*TEXTE FOURNI:*
════════════════
J’étais aujourd’hui invité à intervenir devant les acteurs économiques des RUP réunis à Bruxelles a l’occasion de l’Assemblée Générale d’Eurodom.
Cette journée a permis à ces acteurs des RUP d’échanger avec des députés (Alain Cadec, Maria do Céu Patrão Neves) et des commissaires (Dacian Ciolos, Maria Damanaki) de l’Union européenne.
Voici le compte-rendu de ma prise de parole
C’est un vrai plaisir pour moi de participer à l’Assemblée Générale d’Eurodom. Je dois dire que nous vivons d’une certaine manière avec Eurodom, en permanence, et qu’Eurodom apporte à l’ensemble des députes européens un soutien quotidien, constant et très efficace dans la défense commune des régions ultrapériphériques, et en particulier des régions ultrapériphériques françaises.
════════════════
*DONNÉES RECUEILLIES:*
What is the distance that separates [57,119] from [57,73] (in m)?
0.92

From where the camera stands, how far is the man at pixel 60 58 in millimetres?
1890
════════════════
*ACTIONS REQUISES:*
1. Quels commissaires de l'Union européenne le texte sur l'Assemblée générale d'Eurodom mentionne-t-il ?
2. Rédigez la suite du texte sur l'Assemblée générale d'Eurodom, s'il vous plaît, en reprenant après sa dernière phrase.

*EN RÉPONSE:*
1. Dacian Ciolos et Maria Damanaki.

2.
Votre assemblée générale se tient à un moment un peu particulier pour les députés européens, puisque nous ne sommes pas très loin du renouvellement des institutions européennes, en mai 2014 avec les élections européennes. Nous pouvons avoir aujourd’hui une vision globale sur ce qu’a été la défense, la promotion des régions ultrapériphériques au cours de cette législature, peut-être faire un bilan de ce que nous avons pu mettre en œuvre, des difficultés également qui sont apparues, et des perspectives que nous pouvons dores et déjà tracer pour les 5 voire 7 années à venir. Ces 2 dernières années ont été particulièrement cruciales, puisque ce sont l’ensemble des réformes pour les 7 années à venir que nous avons eues à connaitre, des réformes décisives pour l’avenir des régions ultrapériphériques. C’est bien évidemment le cadre budgétaire, le cadre financier pluriannuel jusqu’à 2020, qui a des conséquences directes sur la vie de nos territoires, et sur le développement économique de nos régions par les fonds structurels en particulier ; c’est la réforme du POSEI qui est en cours ; c’est la réforme de la politique commune des pêches, et des règlements qui y sont attachés, comme le FEAMP ; et c’est aussi tout une nouvelle politique, une nouvelle vision mise en œuvre par la Commission européenne jusqu’à 2020 dans l’ensemble des politiques communautaires.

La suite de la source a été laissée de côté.